Rééquilibre Search et Social. Le Social pèse 2,22 Mds€ contre 2,74 Mds€ pour le Search. Si ton budget pub est concentré à 90% sur Google Ads, il y a probablement une diversification à envisager, surtout si ta cible est active sur les réseaux sociaux. Ce n'est pas une question d'abandonner le Search : c'est une question de proportion qui reflète mieux les comportements réels.

Regarde le Retail Media si tu vends des produits. Amazon Ads, Cdiscount Ads et les plateformes marketplace offrent des audiences en phase d'achat active. +24% sur le Retail Search, c'est le signe que les annonceurs qui ont testé trouvent des résultats. Les CPM y sont encore raisonnables avant que le levier ne soit sur-encombré.

Réduis les formats display statiques. Sauf cas très spécifique (campagne de notoriété locale, habillage éditorial premium), les bannières et pavés perdent en efficacité relative. Ces euros sont mieux réalloués vers la vidéo ou l'audio, deux formats en croissance et en sous-saturation relative.

Pour aller plus loin sur la gestion des données sans cookies tiers, l'article sur la first-party data en 2026 explique comment construire une stratégie data qui tient sur le long terme. Et avant d'allouer un budget pub, clarifier son positionnement reste la base : le guide sur le positionnement marketing donne un cadre concret pour ça.

FAQ

Qu'est-ce que l'Observatoire de l'e-pub ?

L'Observatoire de l'e-pub est un baromètre semestriel du marché publicitaire digital français, publié par le SRI (Syndicat des Régies Internet) et l'UDECAM, avec le cabinet Oliver Wyman. La 36e édition couvre le premier semestre 2026 et a été publiée début juillet 2026. Elle fait référence en France pour mesurer la performance de chaque levier de la pub digitale.

Quel est le levier publicitaire digital le plus performant en France en 2026 ?

En volume, le Search est premier avec 2,74 Mds€ et 41% du marché.

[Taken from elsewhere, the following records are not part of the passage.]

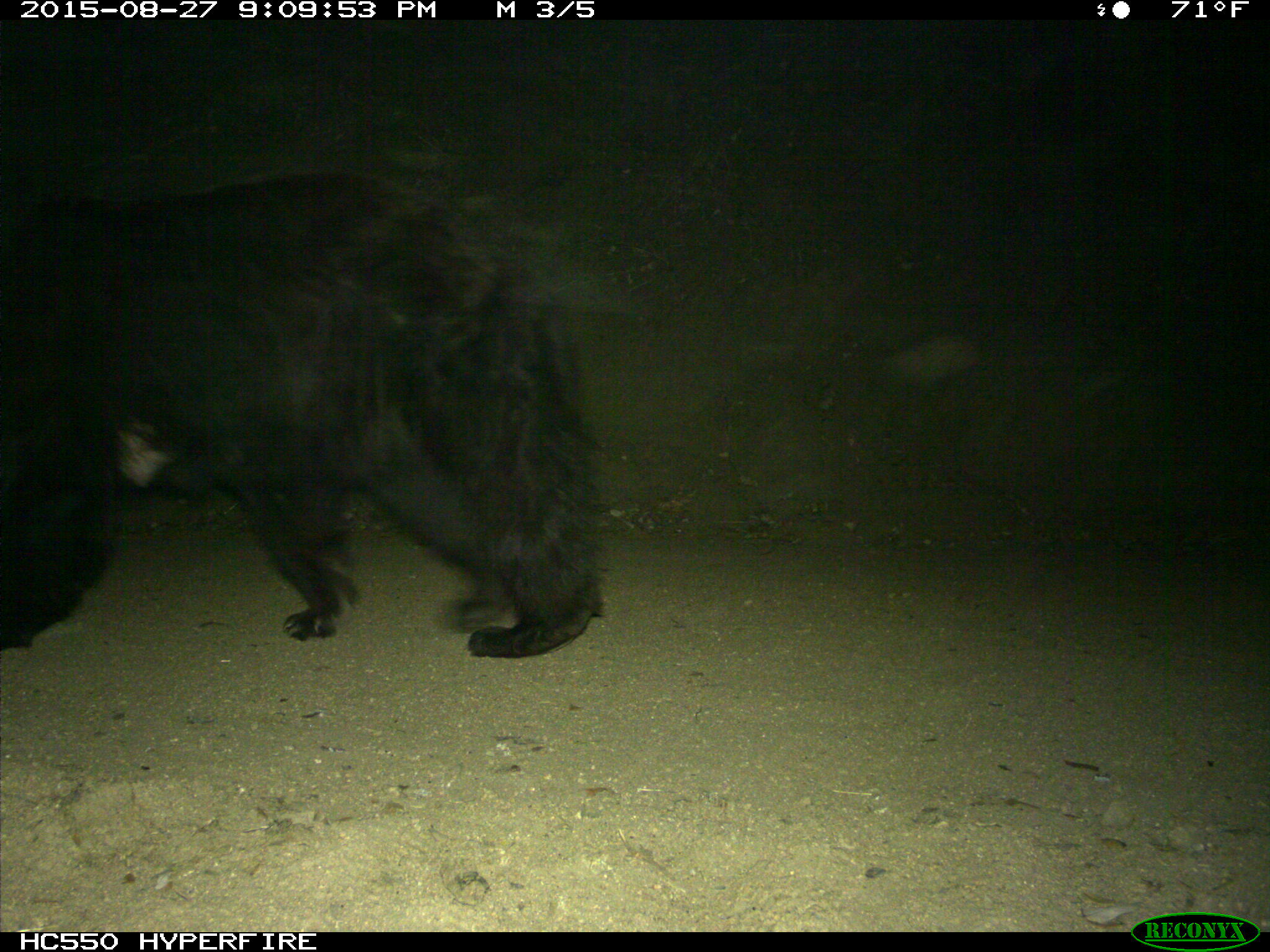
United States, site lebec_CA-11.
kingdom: Animalia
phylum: Chordata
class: Mammalia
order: Carnivora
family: Ursidae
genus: Ursus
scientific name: Ursus americanus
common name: american black bear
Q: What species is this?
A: Ursus americanus (american black bear).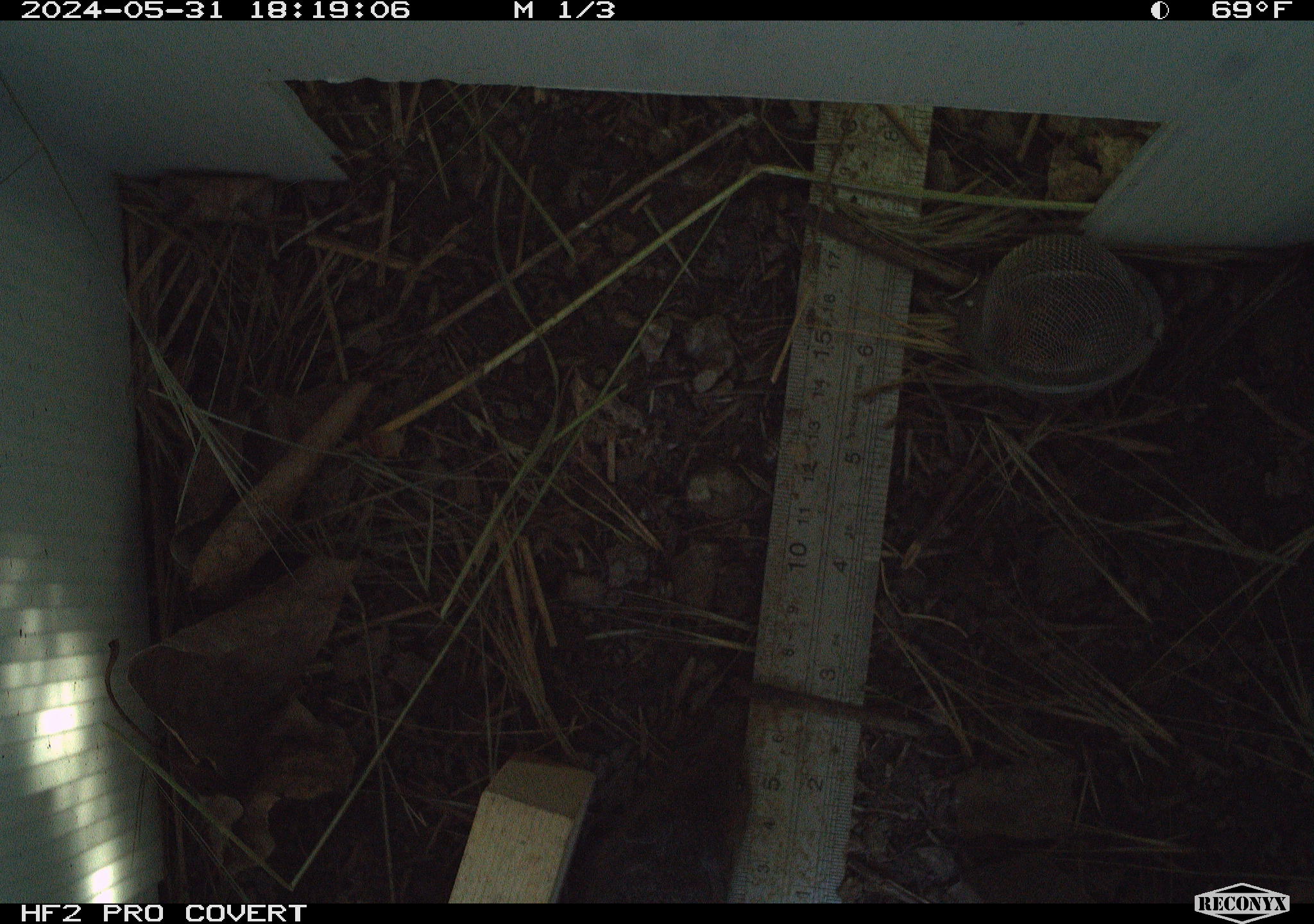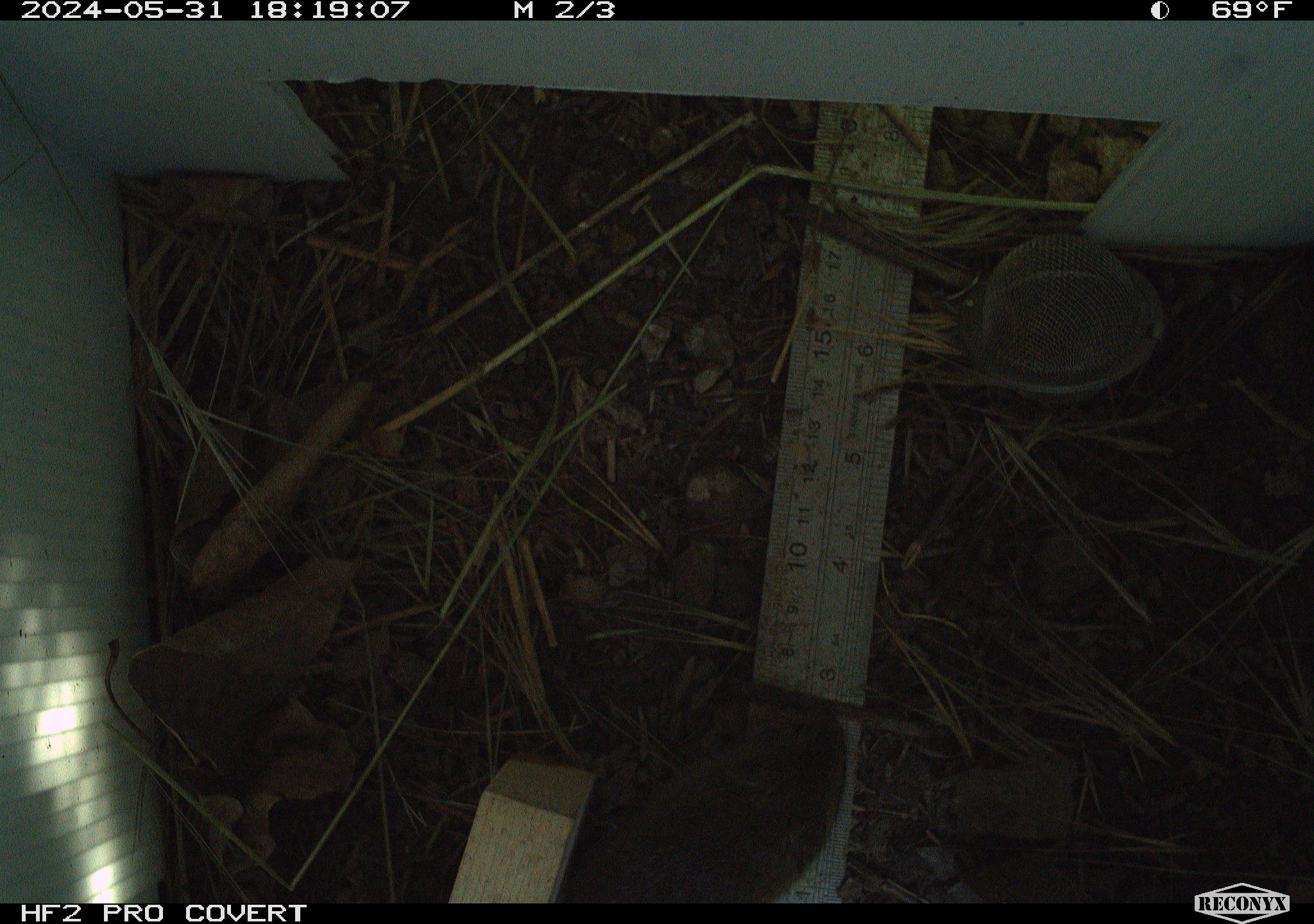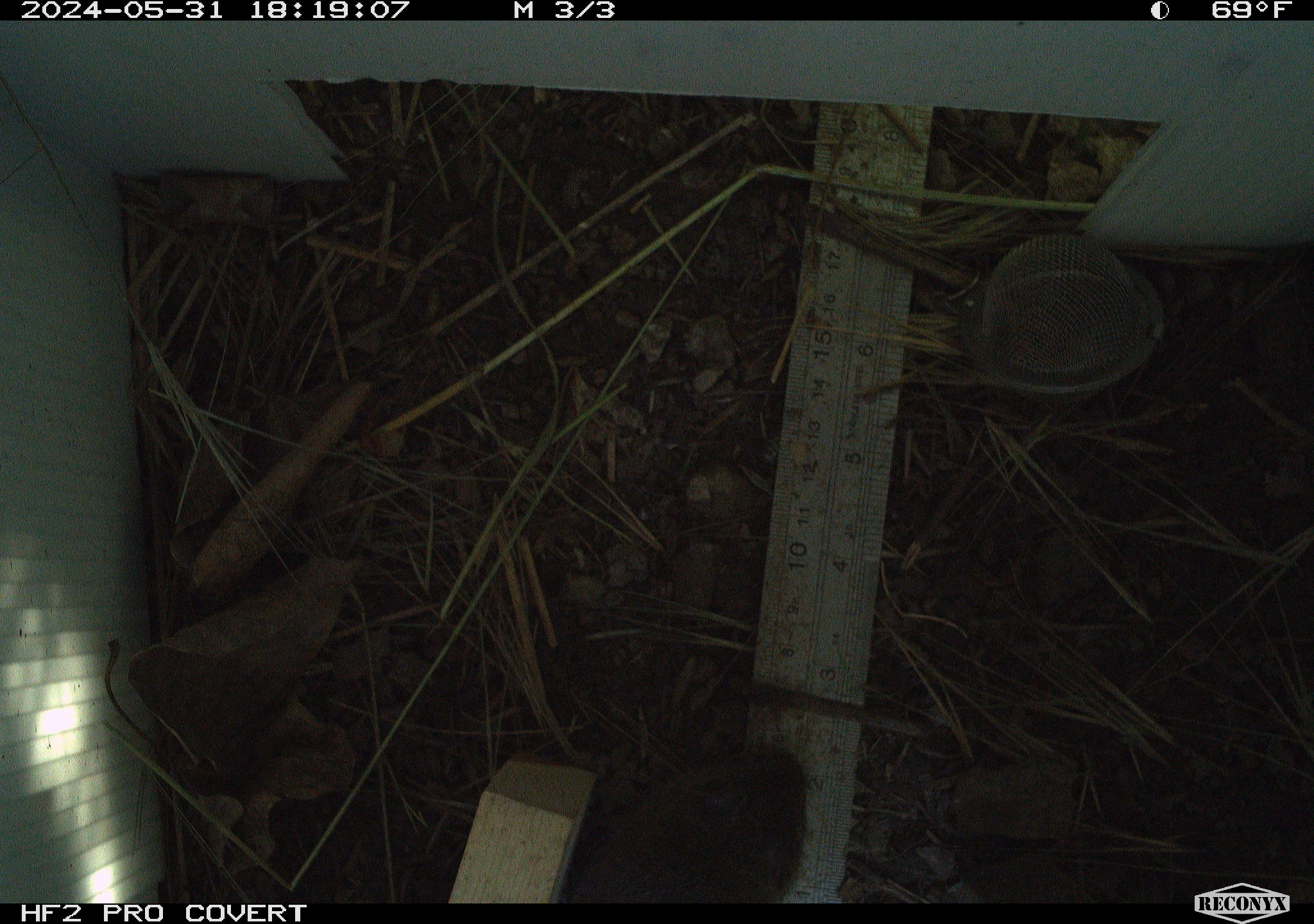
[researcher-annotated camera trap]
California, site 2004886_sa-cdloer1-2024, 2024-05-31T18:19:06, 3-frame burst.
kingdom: Animalia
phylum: Chordata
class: Mammalia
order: Rodentia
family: Cricetidae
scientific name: Arvicolinae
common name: voles, lemmings, and muskrats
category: arvicolinae subfamily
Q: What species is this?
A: Arvicolinae subfamily (voles, lemmings, and muskrats) (Arvicolinae).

En dynamique de croissance, c'est le Social qui tire le marché : +16% et 2,22 Mds€ au S1 2026, selon l'Observatoire de l'e-pub. La vidéo sociale affiche +31%, le sous-segment le plus dynamique de l'ensemble du marché.

Le Retail Media vaut-il la peine pour une PME ?

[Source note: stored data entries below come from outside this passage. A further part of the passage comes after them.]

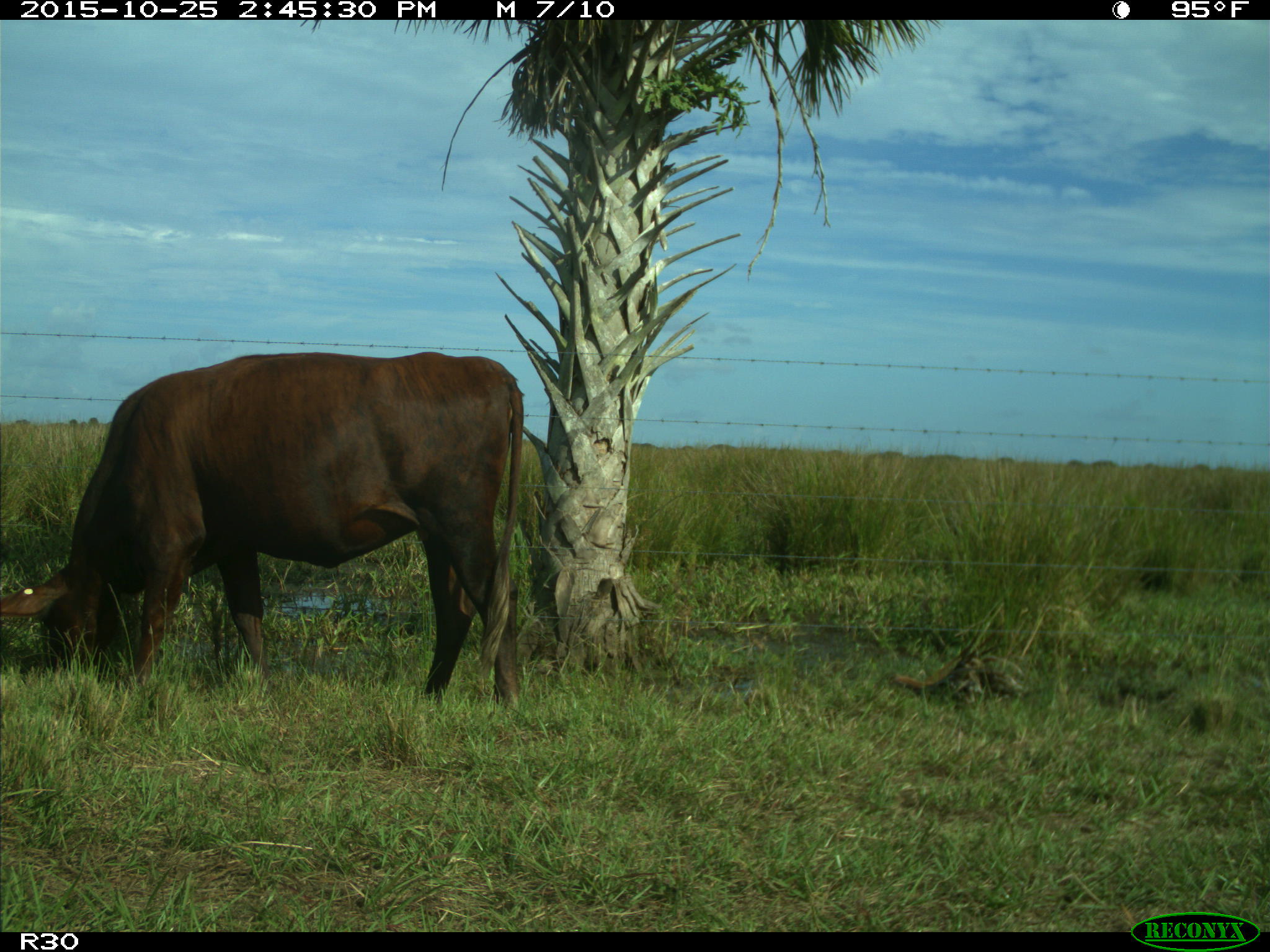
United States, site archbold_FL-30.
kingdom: Animalia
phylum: Chordata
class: Mammalia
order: Artiodactyla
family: Bovidae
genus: Bos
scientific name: Bos taurus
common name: domestic cow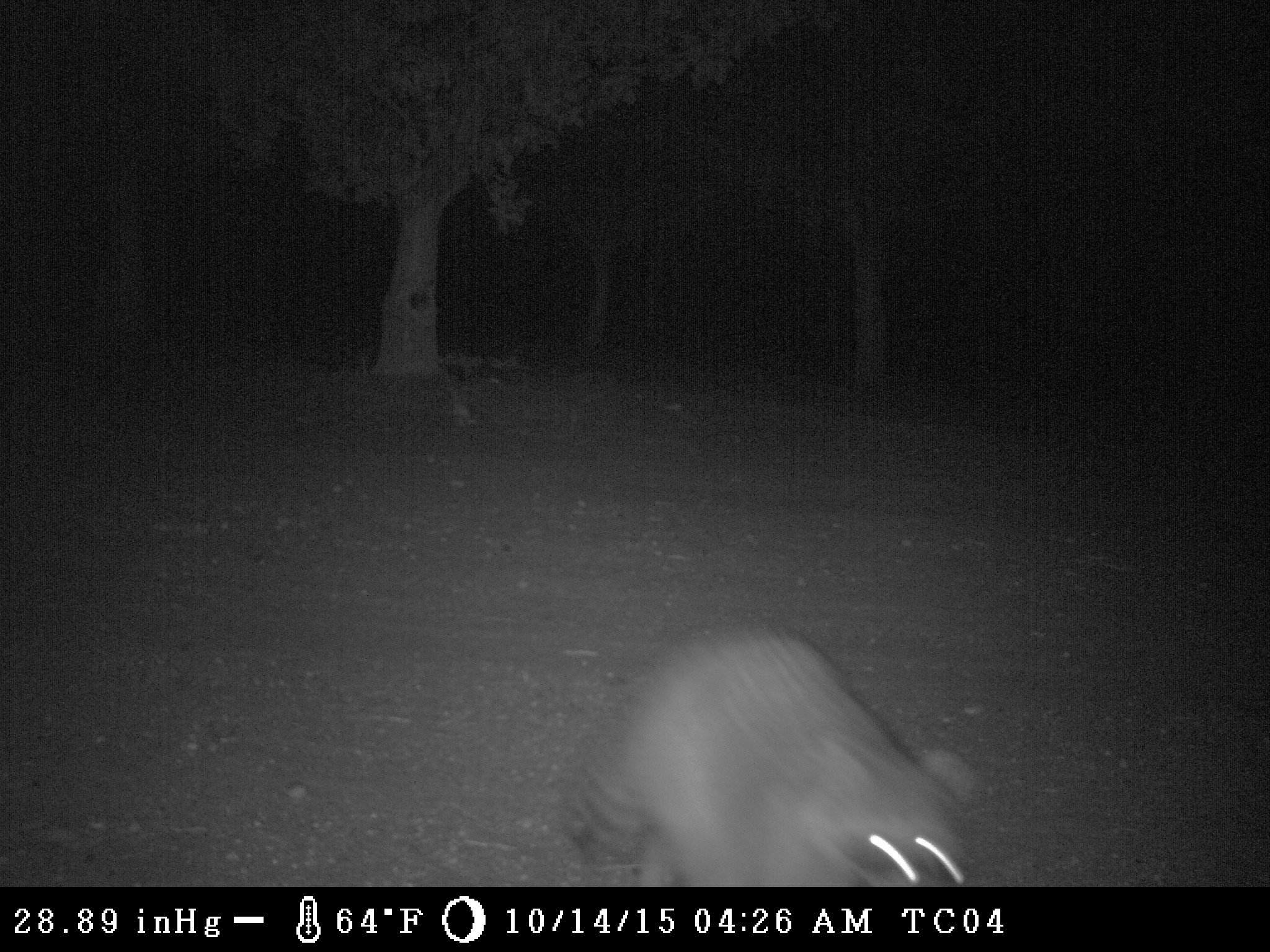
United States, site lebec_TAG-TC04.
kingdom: Animalia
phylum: Chordata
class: Mammalia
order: Carnivora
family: Procyonidae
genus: Procyon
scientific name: Procyon lotor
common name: common raccoon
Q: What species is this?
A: Procyon lotor (common raccoon).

Oui, si ton activité touche au e-commerce ou aux produits distribués sur des marketplaces. Le Retail Media atteint 775 M€ au S1 2026 (+18%), dont 599 M€ sur le Retail Search (+24%). Ces formats ciblent des acheteurs en intention d'achat active, ce qui génère généralement un retour sur investissement publicitaire supérieur au display classique.

Pourquoi les éditeurs européens perdent-ils du terrain dans la pub digitale ?

D'après l'analyse d'Open Garden de l'Observatoire S1 2026, les annonceurs concentrent leurs investissements sur des plateformes qui combinent audience authentifiée, données first-party exploitables et mesure directe des conversions. Google, Meta et Amazon maîtrisent ces trois critères ensemble. Les éditeurs européens, dont la presse française, ont encore du chemin sur la maturité data et la précision de ciblage.